Читаем Рассказы разных лет полностью

Мы подходим к павильону прохладительных напитков, но их и там нет. Мне приходит в голову, что. пока мы их ищем, они вернулись на наше место и ждут нас. Я тороплю ее, мы возвращаемся на свое привычное место, но их нет. Я решил немного подождать их здесь. Но они не подходят. Вдруг на меня находит волна подозрительности, мне кажется, все они в сговоре против меня. Я начинаю всматриваться в лицо своей спутницы, стараясь угадать в нем выражение тайной насмешки, но, кажется, ничего такого нет — сонное чистое лицо с красивыми глазами под тяжелыми веками. Я даже не могу понять, беспокоит или нет ее то, что они исчезли.
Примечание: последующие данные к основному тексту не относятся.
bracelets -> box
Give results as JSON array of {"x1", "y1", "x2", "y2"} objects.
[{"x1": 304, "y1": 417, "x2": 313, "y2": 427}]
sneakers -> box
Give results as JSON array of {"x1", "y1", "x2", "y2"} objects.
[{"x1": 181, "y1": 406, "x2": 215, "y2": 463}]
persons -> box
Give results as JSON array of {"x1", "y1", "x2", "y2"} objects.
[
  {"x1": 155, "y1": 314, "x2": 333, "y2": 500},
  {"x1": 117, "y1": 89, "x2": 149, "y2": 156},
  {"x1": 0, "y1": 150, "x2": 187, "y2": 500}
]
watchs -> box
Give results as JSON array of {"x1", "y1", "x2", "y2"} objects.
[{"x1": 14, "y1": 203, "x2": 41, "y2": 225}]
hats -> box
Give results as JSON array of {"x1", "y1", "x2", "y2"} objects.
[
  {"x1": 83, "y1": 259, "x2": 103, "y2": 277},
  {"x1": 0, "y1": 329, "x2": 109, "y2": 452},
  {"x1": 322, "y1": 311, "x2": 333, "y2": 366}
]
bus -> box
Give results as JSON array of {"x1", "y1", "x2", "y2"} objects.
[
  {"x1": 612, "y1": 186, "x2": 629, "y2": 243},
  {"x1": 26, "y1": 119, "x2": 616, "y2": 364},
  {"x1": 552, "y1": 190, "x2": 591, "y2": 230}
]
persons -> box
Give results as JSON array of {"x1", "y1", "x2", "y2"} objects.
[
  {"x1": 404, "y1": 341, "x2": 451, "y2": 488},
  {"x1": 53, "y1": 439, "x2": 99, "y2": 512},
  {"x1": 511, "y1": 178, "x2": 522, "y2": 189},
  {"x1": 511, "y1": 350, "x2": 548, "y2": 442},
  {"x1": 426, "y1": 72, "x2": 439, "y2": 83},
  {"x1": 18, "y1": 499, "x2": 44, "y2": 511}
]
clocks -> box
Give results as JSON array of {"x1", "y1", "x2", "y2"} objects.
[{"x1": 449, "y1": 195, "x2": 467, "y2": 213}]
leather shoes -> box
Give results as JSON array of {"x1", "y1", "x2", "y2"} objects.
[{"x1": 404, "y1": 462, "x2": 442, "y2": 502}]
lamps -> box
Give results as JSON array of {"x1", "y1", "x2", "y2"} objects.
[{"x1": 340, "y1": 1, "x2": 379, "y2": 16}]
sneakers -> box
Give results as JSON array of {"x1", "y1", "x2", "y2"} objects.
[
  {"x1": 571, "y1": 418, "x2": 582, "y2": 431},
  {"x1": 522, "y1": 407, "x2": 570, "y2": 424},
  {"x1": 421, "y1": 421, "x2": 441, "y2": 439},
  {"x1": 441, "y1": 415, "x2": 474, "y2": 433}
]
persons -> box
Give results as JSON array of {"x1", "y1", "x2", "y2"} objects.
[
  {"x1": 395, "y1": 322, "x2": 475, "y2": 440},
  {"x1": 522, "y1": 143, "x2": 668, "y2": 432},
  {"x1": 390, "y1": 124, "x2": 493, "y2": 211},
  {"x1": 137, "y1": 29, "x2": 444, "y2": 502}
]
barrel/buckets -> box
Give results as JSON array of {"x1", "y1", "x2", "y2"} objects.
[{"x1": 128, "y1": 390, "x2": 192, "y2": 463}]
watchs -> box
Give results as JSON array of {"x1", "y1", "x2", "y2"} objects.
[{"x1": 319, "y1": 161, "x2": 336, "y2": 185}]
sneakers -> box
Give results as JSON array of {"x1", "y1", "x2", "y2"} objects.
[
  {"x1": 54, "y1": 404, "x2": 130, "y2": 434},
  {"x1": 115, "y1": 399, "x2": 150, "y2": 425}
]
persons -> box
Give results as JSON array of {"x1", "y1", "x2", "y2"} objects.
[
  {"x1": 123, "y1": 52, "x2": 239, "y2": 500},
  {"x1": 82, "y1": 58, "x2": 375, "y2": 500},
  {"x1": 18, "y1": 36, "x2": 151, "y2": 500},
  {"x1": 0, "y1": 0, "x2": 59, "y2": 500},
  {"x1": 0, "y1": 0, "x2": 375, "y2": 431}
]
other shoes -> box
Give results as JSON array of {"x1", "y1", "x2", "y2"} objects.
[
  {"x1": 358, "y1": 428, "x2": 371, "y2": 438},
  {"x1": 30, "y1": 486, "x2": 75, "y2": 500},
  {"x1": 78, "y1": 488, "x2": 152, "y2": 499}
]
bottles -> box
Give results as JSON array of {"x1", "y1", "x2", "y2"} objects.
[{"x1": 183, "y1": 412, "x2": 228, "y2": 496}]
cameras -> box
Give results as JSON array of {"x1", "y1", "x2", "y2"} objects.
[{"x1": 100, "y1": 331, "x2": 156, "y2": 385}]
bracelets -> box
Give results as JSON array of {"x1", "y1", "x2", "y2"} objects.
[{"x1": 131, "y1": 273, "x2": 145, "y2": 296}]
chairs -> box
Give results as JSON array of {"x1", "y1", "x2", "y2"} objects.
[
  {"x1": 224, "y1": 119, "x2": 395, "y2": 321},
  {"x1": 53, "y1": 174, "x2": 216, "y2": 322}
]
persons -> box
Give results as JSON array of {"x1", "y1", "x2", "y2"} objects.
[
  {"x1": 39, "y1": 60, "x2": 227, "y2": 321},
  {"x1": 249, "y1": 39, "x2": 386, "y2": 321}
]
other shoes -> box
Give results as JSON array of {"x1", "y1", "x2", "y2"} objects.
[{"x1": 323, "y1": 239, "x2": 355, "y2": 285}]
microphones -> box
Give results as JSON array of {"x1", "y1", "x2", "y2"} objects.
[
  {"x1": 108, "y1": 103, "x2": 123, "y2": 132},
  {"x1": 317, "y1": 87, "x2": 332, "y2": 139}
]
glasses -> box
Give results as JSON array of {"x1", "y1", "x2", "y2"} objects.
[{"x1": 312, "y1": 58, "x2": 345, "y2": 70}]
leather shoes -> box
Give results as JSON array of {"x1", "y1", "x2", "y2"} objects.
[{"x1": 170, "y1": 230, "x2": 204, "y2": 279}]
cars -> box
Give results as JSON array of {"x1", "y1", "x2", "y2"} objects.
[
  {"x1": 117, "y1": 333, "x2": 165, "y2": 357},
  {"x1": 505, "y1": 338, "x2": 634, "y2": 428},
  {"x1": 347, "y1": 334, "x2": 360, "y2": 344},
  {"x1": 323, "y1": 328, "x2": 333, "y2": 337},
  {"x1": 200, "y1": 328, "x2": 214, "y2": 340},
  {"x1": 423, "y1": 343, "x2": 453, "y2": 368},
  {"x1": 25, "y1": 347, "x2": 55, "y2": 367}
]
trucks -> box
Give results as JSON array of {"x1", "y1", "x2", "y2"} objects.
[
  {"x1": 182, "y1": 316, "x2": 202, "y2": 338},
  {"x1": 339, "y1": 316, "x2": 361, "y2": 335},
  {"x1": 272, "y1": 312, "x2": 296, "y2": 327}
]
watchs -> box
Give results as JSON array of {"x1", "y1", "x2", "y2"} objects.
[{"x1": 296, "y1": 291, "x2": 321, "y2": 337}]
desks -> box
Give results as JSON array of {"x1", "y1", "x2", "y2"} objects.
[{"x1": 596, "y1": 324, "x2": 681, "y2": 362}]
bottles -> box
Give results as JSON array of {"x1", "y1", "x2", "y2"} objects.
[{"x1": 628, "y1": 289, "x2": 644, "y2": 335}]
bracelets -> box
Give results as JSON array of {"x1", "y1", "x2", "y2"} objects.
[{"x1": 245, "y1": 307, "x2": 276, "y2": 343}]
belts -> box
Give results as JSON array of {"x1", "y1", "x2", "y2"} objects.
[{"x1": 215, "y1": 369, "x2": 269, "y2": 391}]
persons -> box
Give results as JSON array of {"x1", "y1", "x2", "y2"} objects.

— А может, они где-нибудь там? — киваю я в глубину парка.

Она молча пожимает плечами, и мы начинаем обходить парк, заглядывая в каждый уединенный уголок, на каждую скамейку. Мы даже зашли за памятник Сталину, думая, может, они сидят за ним на верхней ступеньке пьедестала, уютно опершись спиной о полы его гранитной шинели. Но и тут их не было.

Наконец мы оказались в самой уединенной части парка, куда доносилась притихшая музыка, уже процеженная от своей навязчивой пошлости листвой и хвоей деревьев. Мы подошли к скамейке, стоявшей под кустом самшитового деревца, хотя уже издали было видно, что на скамейке никого нет. Но почему-то вдруг захотелось подойти к этой затемненной скамейке, окончательно убедиться, что ли… Подошли, постояли. Рядом со скамейкой рос большой куст пампасской травы. Я почему-то приподнял и откинул его нависающую гриву.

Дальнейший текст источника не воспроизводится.